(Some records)
####################

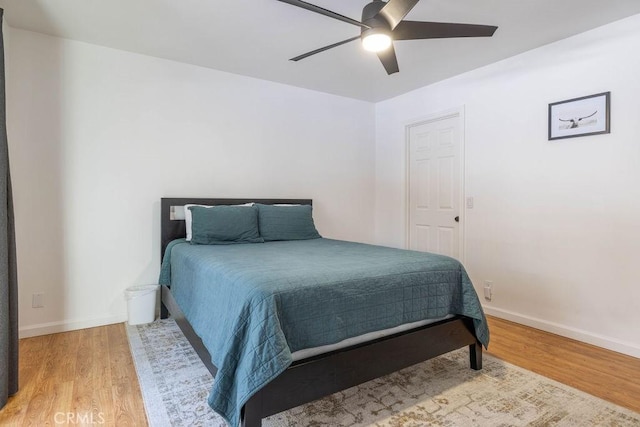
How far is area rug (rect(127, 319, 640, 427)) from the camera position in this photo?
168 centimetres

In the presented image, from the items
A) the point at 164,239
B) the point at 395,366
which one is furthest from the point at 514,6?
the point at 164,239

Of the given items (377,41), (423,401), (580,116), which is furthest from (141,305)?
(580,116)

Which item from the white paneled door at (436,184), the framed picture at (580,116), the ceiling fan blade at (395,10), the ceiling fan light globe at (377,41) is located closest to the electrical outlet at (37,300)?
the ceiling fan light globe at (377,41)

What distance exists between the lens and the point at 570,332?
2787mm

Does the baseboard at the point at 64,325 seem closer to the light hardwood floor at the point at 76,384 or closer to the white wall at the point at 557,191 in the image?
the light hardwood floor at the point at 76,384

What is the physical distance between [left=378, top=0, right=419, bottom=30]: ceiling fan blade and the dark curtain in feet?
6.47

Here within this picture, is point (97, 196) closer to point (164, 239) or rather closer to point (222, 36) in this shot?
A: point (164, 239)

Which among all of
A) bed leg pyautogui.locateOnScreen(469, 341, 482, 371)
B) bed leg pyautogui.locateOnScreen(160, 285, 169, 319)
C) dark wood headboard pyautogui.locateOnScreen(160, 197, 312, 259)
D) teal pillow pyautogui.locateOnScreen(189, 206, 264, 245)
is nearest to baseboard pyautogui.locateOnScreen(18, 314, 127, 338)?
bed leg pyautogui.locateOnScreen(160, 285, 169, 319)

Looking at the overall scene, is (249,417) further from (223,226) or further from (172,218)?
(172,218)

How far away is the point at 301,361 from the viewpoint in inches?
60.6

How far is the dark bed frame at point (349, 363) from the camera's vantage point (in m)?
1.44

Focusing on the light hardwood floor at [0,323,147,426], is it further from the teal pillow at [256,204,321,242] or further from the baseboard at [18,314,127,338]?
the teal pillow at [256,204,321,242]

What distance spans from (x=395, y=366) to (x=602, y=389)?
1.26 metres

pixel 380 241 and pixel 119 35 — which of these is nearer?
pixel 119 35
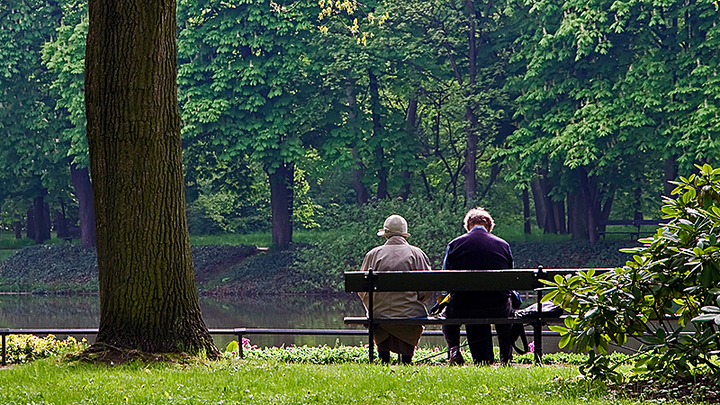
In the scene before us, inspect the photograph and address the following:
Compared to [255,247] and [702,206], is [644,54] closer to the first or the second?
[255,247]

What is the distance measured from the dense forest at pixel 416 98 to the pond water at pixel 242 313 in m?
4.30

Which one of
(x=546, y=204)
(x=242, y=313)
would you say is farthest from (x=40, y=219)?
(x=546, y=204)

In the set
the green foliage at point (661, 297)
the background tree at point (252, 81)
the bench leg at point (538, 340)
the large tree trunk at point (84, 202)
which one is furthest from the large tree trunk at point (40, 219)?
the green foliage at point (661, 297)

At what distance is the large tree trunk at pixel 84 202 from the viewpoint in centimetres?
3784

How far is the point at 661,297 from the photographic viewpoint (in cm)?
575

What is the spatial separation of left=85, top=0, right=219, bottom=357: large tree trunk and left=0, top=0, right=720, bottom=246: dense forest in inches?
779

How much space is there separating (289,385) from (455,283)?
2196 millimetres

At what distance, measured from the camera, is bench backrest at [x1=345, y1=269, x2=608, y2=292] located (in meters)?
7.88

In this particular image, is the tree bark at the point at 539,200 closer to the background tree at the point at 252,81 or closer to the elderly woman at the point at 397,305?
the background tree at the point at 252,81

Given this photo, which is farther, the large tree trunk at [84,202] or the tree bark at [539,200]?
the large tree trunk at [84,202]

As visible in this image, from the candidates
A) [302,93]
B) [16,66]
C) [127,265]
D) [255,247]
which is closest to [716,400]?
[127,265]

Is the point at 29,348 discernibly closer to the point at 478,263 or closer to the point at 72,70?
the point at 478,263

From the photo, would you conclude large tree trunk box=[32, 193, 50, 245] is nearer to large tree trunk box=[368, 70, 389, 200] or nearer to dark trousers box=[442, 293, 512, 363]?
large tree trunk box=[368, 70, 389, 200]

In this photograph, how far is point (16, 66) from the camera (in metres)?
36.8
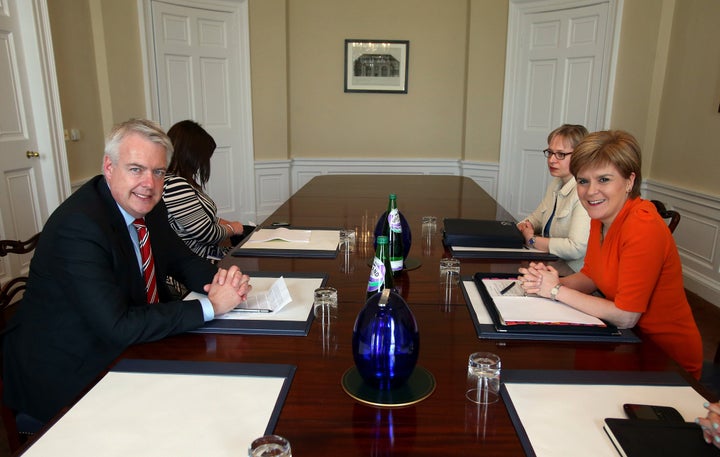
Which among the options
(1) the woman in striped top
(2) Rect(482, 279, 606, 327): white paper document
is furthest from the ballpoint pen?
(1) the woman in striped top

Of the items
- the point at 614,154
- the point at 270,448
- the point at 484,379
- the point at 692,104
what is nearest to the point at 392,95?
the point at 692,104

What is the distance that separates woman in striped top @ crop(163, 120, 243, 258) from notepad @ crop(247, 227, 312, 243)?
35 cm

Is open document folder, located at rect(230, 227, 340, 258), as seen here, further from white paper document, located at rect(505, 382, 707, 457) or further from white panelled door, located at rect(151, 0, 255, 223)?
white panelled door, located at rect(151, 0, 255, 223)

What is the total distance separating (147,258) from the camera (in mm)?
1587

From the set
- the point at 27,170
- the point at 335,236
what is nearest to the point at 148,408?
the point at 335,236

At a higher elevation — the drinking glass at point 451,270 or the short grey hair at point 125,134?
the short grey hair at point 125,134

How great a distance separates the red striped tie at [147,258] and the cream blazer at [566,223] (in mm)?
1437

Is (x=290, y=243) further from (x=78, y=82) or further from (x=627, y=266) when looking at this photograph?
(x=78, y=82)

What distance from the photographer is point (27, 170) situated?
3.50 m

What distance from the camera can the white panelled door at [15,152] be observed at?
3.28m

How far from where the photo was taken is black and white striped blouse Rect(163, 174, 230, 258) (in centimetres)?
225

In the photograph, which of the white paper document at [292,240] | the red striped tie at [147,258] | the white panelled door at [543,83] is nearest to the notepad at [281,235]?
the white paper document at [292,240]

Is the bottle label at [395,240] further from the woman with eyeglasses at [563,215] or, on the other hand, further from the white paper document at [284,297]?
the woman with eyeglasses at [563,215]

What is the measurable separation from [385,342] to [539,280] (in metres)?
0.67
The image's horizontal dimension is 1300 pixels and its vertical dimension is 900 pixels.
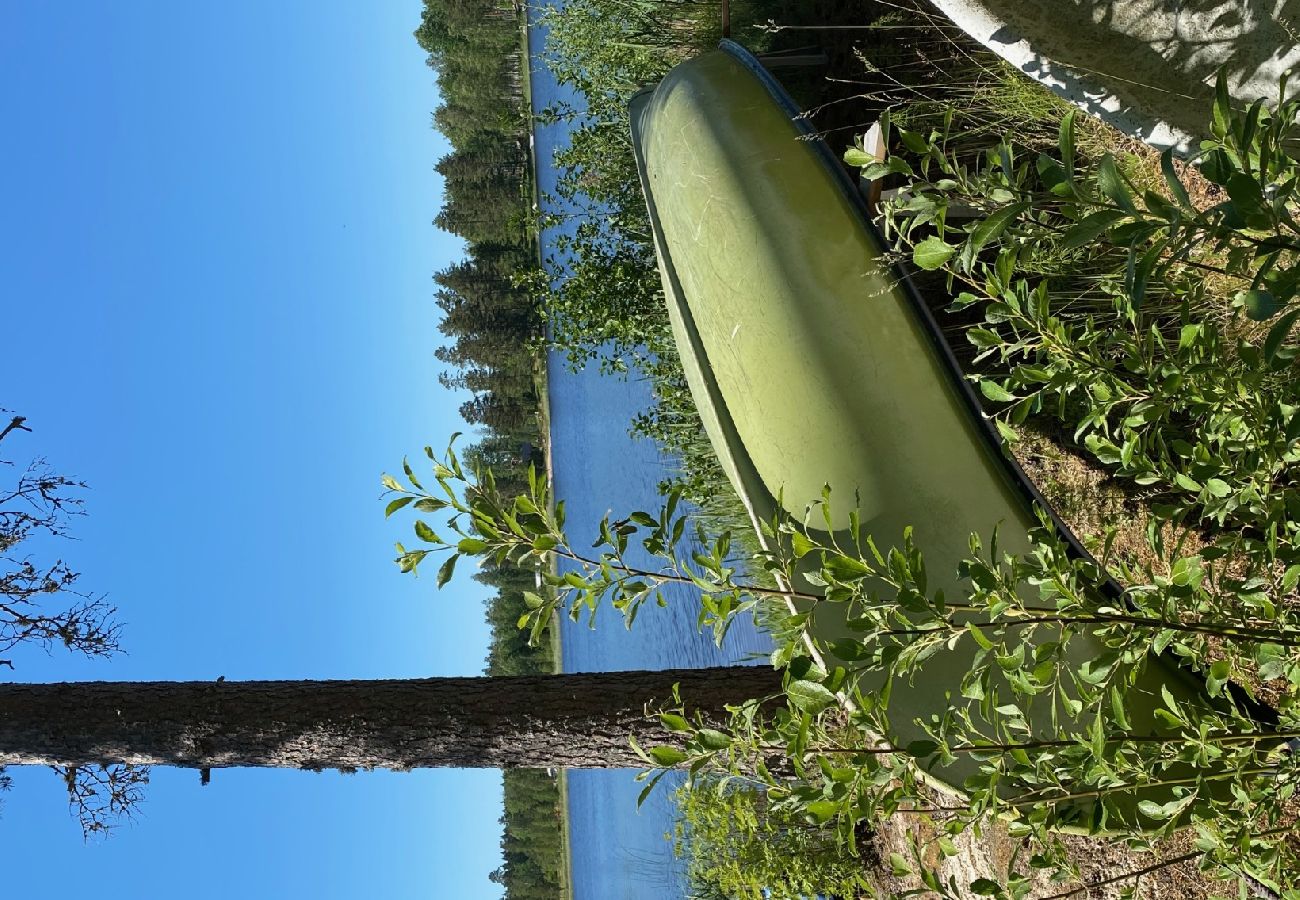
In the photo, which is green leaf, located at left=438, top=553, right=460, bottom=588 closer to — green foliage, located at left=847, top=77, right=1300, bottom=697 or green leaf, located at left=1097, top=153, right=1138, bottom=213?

####################

● **Required task**
Repeat the preceding records precisely, and leave every picture out of the copy.

● **Correct response**
How far is area rug (rect(127, 319, 640, 427)) from the camera position in this photo?
168 centimetres

In the presented image, from the items
A) the point at 164,239
B) the point at 395,366
which one is furthest from the point at 514,6?
the point at 164,239

Of the given items (377,41), (423,401), (580,116), which is furthest from (141,305)?
(580,116)

Which item from the white paneled door at (436,184), the framed picture at (580,116), the ceiling fan blade at (395,10), the ceiling fan light globe at (377,41) is located closest to the electrical outlet at (37,300)?
the ceiling fan light globe at (377,41)

What distance exists between the lens and the point at 570,332?
2787mm

Does the baseboard at the point at 64,325 seem closer to the light hardwood floor at the point at 76,384 or closer to the white wall at the point at 557,191 in the image?
the light hardwood floor at the point at 76,384

What is the physical distance between [left=378, top=0, right=419, bottom=30]: ceiling fan blade and the dark curtain in feet?
6.47

Here within this picture, is point (97, 196) closer to point (164, 239) or rather closer to point (222, 36) in this shot?
A: point (164, 239)

Which among all of
A) bed leg pyautogui.locateOnScreen(469, 341, 482, 371)
B) bed leg pyautogui.locateOnScreen(160, 285, 169, 319)
C) dark wood headboard pyautogui.locateOnScreen(160, 197, 312, 259)
D) teal pillow pyautogui.locateOnScreen(189, 206, 264, 245)
is nearest to baseboard pyautogui.locateOnScreen(18, 314, 127, 338)?
bed leg pyautogui.locateOnScreen(160, 285, 169, 319)

Looking at the overall scene, is (249,417) further from (223,226) or further from (172,218)?
(172,218)

How far away is the point at 301,361 from the viewpoint in inches?
60.6

How far is the dark bed frame at point (349, 363) from the camera's vantage point (in m)?
1.44

Focusing on the light hardwood floor at [0,323,147,426], is it further from the teal pillow at [256,204,321,242] or further from the baseboard at [18,314,127,338]?
the teal pillow at [256,204,321,242]

What distance spans from (x=395, y=366) to (x=602, y=389)?
1.26 metres

pixel 380 241 and pixel 119 35 — which of these is nearer?
pixel 119 35
In the scene before us, inspect the photograph and address the following:
Compared to [255,247] and [702,206], is [644,54] closer to the first or the second?
[255,247]

What is the distance measured from the dense forest at pixel 416 98 to the pond water at pixel 242 313 in m?
4.30

Which one of
(x=546, y=204)
(x=242, y=313)
would you say is farthest from (x=40, y=219)?
(x=546, y=204)

In the set
the green foliage at point (661, 297)
the background tree at point (252, 81)
the bench leg at point (538, 340)
the large tree trunk at point (84, 202)
which one is furthest from the large tree trunk at point (40, 219)?
the green foliage at point (661, 297)

At what distance is the large tree trunk at pixel 84 202 from the viewpoint in centimetres?
3784

How far is the point at 661,297 from the photographic viewpoint (in cm)?
575

What is the spatial separation of left=85, top=0, right=219, bottom=357: large tree trunk and left=0, top=0, right=720, bottom=246: dense forest in inches?
779

How much space is there separating (289,385) from (455,283)?
2196 millimetres

At what distance, measured from the camera, is bench backrest at [x1=345, y1=269, x2=608, y2=292] located (in meters)?
7.88

In this particular image, is the tree bark at the point at 539,200 closer to the background tree at the point at 252,81 or closer to the elderly woman at the point at 397,305?
the background tree at the point at 252,81

Given this photo, which is farther, the large tree trunk at [84,202] or the tree bark at [539,200]?
the large tree trunk at [84,202]

As visible in this image, from the candidates
A) [302,93]
B) [16,66]
C) [127,265]
D) [255,247]
which is closest to [716,400]?
[127,265]

Is the point at 29,348 discernibly closer to the point at 478,263 or closer to the point at 72,70?
the point at 478,263

From the photo, would you conclude large tree trunk box=[32, 193, 50, 245] is nearer to large tree trunk box=[368, 70, 389, 200] or nearer to dark trousers box=[442, 293, 512, 363]?
large tree trunk box=[368, 70, 389, 200]

In this photograph, how far is point (16, 66) from the camera (in metres)?
36.8
Which among the options
(1) the woman in striped top
(2) Rect(482, 279, 606, 327): white paper document
is furthest from the ballpoint pen?
(1) the woman in striped top

Of the items
- the point at 614,154
- the point at 270,448
- the point at 484,379
- the point at 692,104
what is nearest to the point at 392,95?
the point at 692,104

What is the distance that separates woman in striped top @ crop(163, 120, 243, 258) from notepad @ crop(247, 227, 312, 243)?
35 cm

Is open document folder, located at rect(230, 227, 340, 258), as seen here, further from white paper document, located at rect(505, 382, 707, 457) or further from white panelled door, located at rect(151, 0, 255, 223)?
white panelled door, located at rect(151, 0, 255, 223)

What is the total distance separating (147,258) from the camera (in mm)?
1587

From the set
- the point at 27,170
- the point at 335,236
what is nearest to the point at 148,408?
the point at 335,236

At a higher elevation — the drinking glass at point 451,270 or the short grey hair at point 125,134?
the short grey hair at point 125,134

How great a distance separates the red striped tie at [147,258] and the cream blazer at [566,223] (in mm)?
1437

Is (x=290, y=243) further from (x=78, y=82) or further from (x=627, y=266) when looking at this photograph?
(x=78, y=82)

What distance from the photographer is point (27, 170) situated?
3.50 m

What distance from the camera can the white panelled door at [15,152] be observed at?
3.28m

How far from where the photo was taken is black and white striped blouse Rect(163, 174, 230, 258) (in centimetres)?
225

In the photograph, which of the white paper document at [292,240] | the red striped tie at [147,258] | the white panelled door at [543,83] is nearest to the notepad at [281,235]?
the white paper document at [292,240]

Is the bottle label at [395,240] further from the woman with eyeglasses at [563,215] or, on the other hand, further from the white paper document at [284,297]?
the woman with eyeglasses at [563,215]

What is the measurable separation from [385,342] to [539,280] (in metres)?
0.67
The image's horizontal dimension is 1300 pixels and its vertical dimension is 900 pixels.
In the photo, which is green leaf, located at left=438, top=553, right=460, bottom=588 closer to — green foliage, located at left=847, top=77, right=1300, bottom=697 or green leaf, located at left=1097, top=153, right=1138, bottom=213?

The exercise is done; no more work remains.